___ THE RECORDS

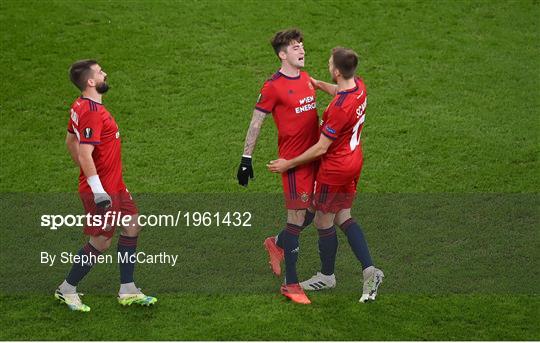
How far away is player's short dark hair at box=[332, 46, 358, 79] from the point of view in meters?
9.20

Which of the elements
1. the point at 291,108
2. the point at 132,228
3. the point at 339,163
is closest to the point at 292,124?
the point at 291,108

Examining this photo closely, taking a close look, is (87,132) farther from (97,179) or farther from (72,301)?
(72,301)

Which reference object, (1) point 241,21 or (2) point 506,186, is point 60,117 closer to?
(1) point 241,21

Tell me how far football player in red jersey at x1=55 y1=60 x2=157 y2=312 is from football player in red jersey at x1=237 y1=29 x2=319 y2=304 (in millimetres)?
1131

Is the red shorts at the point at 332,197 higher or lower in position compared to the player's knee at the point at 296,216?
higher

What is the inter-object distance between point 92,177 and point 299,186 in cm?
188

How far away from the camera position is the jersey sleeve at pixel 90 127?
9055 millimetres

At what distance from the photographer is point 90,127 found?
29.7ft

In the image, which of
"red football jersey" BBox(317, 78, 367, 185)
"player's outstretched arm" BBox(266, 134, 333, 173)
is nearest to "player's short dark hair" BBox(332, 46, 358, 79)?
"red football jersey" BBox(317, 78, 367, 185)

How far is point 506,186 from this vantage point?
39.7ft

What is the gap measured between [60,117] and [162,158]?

______
___ THE RECORDS

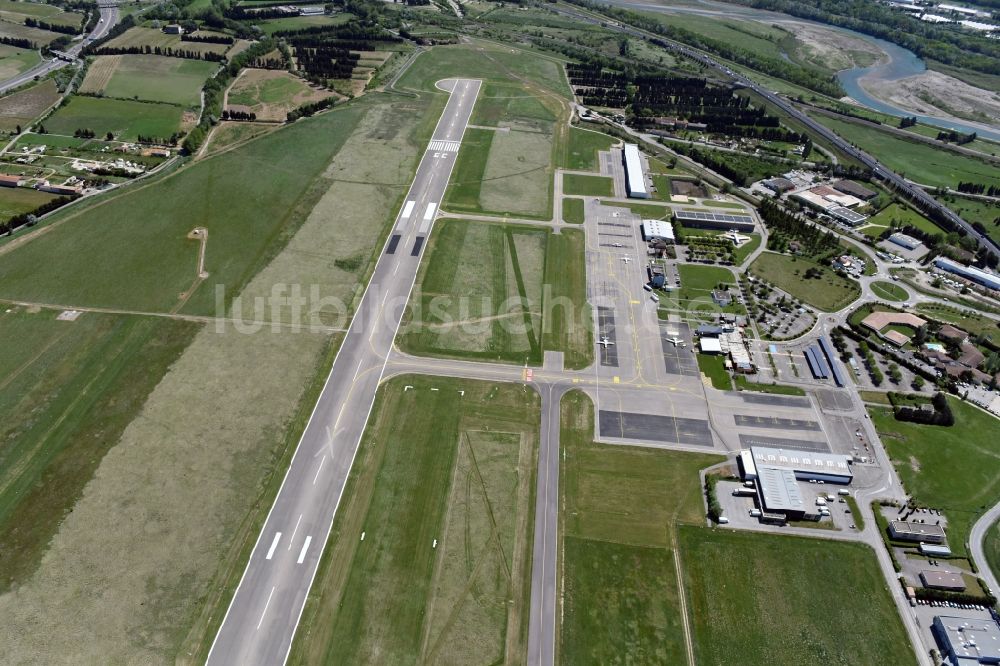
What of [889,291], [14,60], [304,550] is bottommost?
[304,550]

______

EXERCISE BRIEF
Can you copy out, word for word, the lines of the items starting at the one containing "Is the red shorts" and ending at the one containing "9055 millimetres", both of those lines included?

FULL SOLUTION
Is the red shorts at the point at 332,197 higher or lower in position compared to the player's knee at the point at 296,216?
higher

What is the inter-object distance between point 92,177 and point 299,186 in cm?
188

How far away from the camera position is the jersey sleeve at pixel 90 127?
9055 millimetres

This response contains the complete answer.